--- Task prompt ---
Revise the rows below, writing "limestone cliff" wherever "limestone rock face" appears and leaving every other word as it is.

— START OF Supplied records —

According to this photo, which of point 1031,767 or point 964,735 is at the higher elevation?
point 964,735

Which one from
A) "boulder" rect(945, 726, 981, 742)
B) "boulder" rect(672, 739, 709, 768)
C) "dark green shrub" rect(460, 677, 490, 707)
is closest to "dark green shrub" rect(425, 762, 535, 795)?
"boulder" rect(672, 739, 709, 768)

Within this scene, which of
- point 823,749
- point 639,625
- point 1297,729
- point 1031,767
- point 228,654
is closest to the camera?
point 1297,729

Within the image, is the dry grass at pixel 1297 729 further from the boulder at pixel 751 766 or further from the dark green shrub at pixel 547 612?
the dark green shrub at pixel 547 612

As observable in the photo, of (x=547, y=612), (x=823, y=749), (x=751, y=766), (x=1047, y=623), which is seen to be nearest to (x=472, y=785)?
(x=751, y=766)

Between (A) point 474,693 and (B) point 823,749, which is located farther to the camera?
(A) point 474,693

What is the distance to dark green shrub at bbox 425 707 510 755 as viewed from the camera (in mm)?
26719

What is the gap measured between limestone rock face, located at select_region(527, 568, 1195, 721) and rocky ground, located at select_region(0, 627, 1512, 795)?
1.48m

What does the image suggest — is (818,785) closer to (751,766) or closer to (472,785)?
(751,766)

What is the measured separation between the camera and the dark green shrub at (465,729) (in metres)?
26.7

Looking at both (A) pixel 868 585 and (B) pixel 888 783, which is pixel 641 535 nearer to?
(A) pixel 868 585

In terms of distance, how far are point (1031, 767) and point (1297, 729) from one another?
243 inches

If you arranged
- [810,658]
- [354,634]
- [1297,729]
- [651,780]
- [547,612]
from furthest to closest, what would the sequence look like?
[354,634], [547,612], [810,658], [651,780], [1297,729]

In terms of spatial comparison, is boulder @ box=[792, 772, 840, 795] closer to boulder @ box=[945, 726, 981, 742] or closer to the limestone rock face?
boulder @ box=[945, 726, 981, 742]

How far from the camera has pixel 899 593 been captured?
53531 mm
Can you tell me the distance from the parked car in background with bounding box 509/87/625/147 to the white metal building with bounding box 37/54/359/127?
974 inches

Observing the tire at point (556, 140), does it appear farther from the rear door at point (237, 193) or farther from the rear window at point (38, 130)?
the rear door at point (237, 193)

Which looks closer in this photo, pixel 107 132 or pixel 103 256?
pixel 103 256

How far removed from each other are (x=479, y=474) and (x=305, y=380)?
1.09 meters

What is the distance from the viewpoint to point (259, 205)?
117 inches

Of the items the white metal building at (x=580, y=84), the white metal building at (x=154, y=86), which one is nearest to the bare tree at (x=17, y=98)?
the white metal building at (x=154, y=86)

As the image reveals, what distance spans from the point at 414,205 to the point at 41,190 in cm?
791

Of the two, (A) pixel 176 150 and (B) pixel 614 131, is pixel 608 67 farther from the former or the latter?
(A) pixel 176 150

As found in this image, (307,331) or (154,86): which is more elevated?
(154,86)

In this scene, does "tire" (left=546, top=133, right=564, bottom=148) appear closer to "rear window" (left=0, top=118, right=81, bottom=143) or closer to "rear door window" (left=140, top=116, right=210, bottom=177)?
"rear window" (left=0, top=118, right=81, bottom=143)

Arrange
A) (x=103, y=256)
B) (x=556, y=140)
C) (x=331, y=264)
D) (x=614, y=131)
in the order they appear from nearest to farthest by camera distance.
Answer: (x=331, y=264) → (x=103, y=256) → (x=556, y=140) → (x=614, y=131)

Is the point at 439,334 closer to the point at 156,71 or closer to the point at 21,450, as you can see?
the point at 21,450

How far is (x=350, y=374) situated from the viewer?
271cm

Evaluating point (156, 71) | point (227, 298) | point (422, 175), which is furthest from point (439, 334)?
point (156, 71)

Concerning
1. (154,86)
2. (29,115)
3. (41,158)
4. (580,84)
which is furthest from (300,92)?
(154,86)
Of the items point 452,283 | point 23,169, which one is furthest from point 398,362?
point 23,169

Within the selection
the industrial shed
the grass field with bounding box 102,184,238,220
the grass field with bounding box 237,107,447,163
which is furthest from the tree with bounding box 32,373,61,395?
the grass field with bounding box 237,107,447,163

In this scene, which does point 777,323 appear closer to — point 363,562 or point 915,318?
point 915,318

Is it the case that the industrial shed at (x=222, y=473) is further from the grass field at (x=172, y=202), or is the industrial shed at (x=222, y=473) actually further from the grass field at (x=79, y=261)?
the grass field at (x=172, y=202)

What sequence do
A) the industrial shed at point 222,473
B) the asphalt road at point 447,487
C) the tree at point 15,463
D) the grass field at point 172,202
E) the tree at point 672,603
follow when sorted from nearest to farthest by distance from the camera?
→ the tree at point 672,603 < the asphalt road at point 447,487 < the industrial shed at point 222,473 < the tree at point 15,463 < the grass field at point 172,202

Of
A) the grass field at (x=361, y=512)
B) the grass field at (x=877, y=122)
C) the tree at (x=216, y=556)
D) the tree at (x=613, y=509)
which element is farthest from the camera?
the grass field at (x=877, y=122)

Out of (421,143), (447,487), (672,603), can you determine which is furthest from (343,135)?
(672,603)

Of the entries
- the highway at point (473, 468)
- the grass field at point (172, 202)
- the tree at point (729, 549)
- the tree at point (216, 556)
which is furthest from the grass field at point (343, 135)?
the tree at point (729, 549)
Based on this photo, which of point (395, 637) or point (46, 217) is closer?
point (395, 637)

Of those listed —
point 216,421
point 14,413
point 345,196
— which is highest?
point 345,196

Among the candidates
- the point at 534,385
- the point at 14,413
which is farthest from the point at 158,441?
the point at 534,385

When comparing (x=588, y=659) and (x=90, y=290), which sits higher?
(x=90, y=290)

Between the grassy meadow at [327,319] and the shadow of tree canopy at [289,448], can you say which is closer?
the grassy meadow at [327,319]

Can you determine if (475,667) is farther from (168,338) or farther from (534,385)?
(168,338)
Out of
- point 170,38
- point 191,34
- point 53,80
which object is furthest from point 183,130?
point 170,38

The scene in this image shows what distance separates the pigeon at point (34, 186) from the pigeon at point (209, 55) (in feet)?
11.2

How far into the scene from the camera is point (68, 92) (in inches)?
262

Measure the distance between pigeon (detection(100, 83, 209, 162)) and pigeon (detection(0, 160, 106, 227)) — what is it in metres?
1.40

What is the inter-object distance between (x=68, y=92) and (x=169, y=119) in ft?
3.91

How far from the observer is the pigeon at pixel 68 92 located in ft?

— END OF Supplied records —

--- Reply ---
According to this photo, which of point 1031,767 or point 964,735 is at the higher elevation?
point 964,735

Which one from
A) "boulder" rect(945, 726, 981, 742)
B) "boulder" rect(672, 739, 709, 768)
C) "dark green shrub" rect(460, 677, 490, 707)
is closest to "dark green shrub" rect(425, 762, 535, 795)?
"boulder" rect(672, 739, 709, 768)

Within this scene, which of
- point 823,749
- point 639,625
- point 1297,729
- point 1031,767
- point 228,654
is closest to the camera?
point 1297,729

Within the image, is the dry grass at pixel 1297 729 further from the boulder at pixel 751 766 or further from the dark green shrub at pixel 547 612?
the dark green shrub at pixel 547 612

As observable in the photo, of (x=547, y=612), (x=823, y=749), (x=751, y=766), (x=1047, y=623), which is seen to be nearest to (x=472, y=785)?
(x=751, y=766)

Between (A) point 474,693 and (B) point 823,749, which is located farther to the camera?
(A) point 474,693

What is the distance to dark green shrub at bbox 425 707 510 755 as viewed from the camera (in mm)?
26719

What is the gap measured between limestone cliff, located at select_region(527, 568, 1195, 721) and rocky ground, located at select_region(0, 627, 1512, 795)?
1.48m

What does the image suggest — is (818,785) closer to (751,766) or closer to (472,785)?
(751,766)

What is the measured separation between the camera and the dark green shrub at (465,729) (in metres)?
26.7

Looking at both (A) pixel 868 585 and (B) pixel 888 783, which is pixel 641 535 nearer to?
(A) pixel 868 585

In terms of distance, how far are point (1031, 767) and point (1297, 729) from one another?
243 inches

If you arranged
- [810,658]
- [354,634]
- [1297,729]
- [651,780]
- [547,612]
from furthest to closest, what would the sequence look like?
[354,634], [547,612], [810,658], [651,780], [1297,729]

In terms of spatial comparison, is boulder @ box=[792, 772, 840, 795] closer to boulder @ box=[945, 726, 981, 742] or closer to the limestone cliff?
boulder @ box=[945, 726, 981, 742]

How far from the camera has pixel 899 593 been captured?
53531 mm
Can you tell me the distance from the parked car in background with bounding box 509/87/625/147 to the white metal building with bounding box 37/54/359/127?
974 inches

Observing the tire at point (556, 140), does it appear farther from the rear door at point (237, 193) or farther from the rear window at point (38, 130)?
the rear door at point (237, 193)

Which looks closer in this photo, pixel 107 132 or pixel 103 256?
pixel 103 256

How far removed from each other are (x=479, y=474) and (x=305, y=380)?
1.09 meters

What is the distance from the viewpoint to point (259, 205)?
117 inches

Of the items the white metal building at (x=580, y=84), the white metal building at (x=154, y=86), which one is nearest to the bare tree at (x=17, y=98)?
the white metal building at (x=154, y=86)

As the image reveals, what distance spans from the point at 414,205 to the point at 41,190 in cm?
791

Of the two, (A) pixel 176 150 and (B) pixel 614 131, is pixel 608 67 farther from the former or the latter?
(A) pixel 176 150

As found in this image, (307,331) or (154,86): which is more elevated?
(154,86)

In this scene, does "tire" (left=546, top=133, right=564, bottom=148) appear closer to "rear window" (left=0, top=118, right=81, bottom=143) or closer to "rear door window" (left=140, top=116, right=210, bottom=177)?
"rear window" (left=0, top=118, right=81, bottom=143)

Arrange
A) (x=103, y=256)
B) (x=556, y=140)
C) (x=331, y=264)
D) (x=614, y=131)
in the order they appear from nearest to farthest by camera distance.
Answer: (x=331, y=264) → (x=103, y=256) → (x=556, y=140) → (x=614, y=131)

Is the point at 439,334 closer to the point at 156,71 or closer to the point at 21,450, as you can see?
the point at 21,450

How far is (x=350, y=374) situated from the viewer?
271cm

Evaluating point (156, 71) | point (227, 298) | point (422, 175), which is furthest from point (439, 334)?
point (156, 71)

Concerning
1. (154,86)
2. (29,115)
3. (41,158)
4. (580,84)
which is furthest from (300,92)?
(154,86)
Of the items point 452,283 | point 23,169, which one is furthest from point 398,362?
point 23,169

Within the selection
the industrial shed
the grass field with bounding box 102,184,238,220
the grass field with bounding box 237,107,447,163
which is furthest from the tree with bounding box 32,373,61,395?
the grass field with bounding box 237,107,447,163

In this scene, which does point 777,323 appear closer to — point 363,562 or point 915,318?
point 915,318

Is it the case that the industrial shed at (x=222, y=473) is further from the grass field at (x=172, y=202), or is the industrial shed at (x=222, y=473) actually further from the grass field at (x=79, y=261)?
the grass field at (x=172, y=202)

What sequence do
A) the industrial shed at point 222,473
B) the asphalt road at point 447,487
C) the tree at point 15,463
D) the grass field at point 172,202
E) the tree at point 672,603
follow when sorted from nearest to farthest by distance from the camera?
→ the tree at point 672,603 < the asphalt road at point 447,487 < the industrial shed at point 222,473 < the tree at point 15,463 < the grass field at point 172,202

Of
A) the grass field at (x=361, y=512)
B) the grass field at (x=877, y=122)
C) the tree at (x=216, y=556)
D) the tree at (x=613, y=509)
which element is farthest from the camera?
the grass field at (x=877, y=122)

Out of (421,143), (447,487), (672,603), can you determine which is furthest from (343,135)?
(672,603)

Of the entries
- the highway at point (473, 468)
- the grass field at point (172, 202)
- the tree at point (729, 549)
- the tree at point (216, 556)
which is furthest from the grass field at point (343, 135)?
the tree at point (729, 549)
Based on this photo, which of point (395, 637) or point (46, 217) is closer?
point (395, 637)

Of those listed —
point 216,421
point 14,413
point 345,196
— which is highest?
point 345,196

Among the candidates
- the point at 534,385
- the point at 14,413
which is farthest from the point at 158,441?
the point at 534,385

When comparing (x=588, y=659) and (x=90, y=290), which sits higher?
(x=90, y=290)

Between the grassy meadow at [327,319] and the shadow of tree canopy at [289,448], can you say which is closer?
the grassy meadow at [327,319]

Can you determine if (475,667) is farther from (168,338) or farther from (534,385)?
(168,338)
Out of
- point 170,38
- point 191,34
- point 53,80
which object is furthest from point 183,130?
point 170,38

The scene in this image shows what distance separates the pigeon at point (34, 186) from the pigeon at point (209, 55) (in feet)?
11.2

How far into the scene from the camera is point (68, 92) (in inches)?
262

Measure the distance between pigeon (detection(100, 83, 209, 162)) and pigeon (detection(0, 160, 106, 227)) — what is it in metres?
1.40

What is the inter-object distance between (x=68, y=92) and (x=169, y=119) in ft?
3.91

How far from the observer is the pigeon at pixel 68 92 located in ft?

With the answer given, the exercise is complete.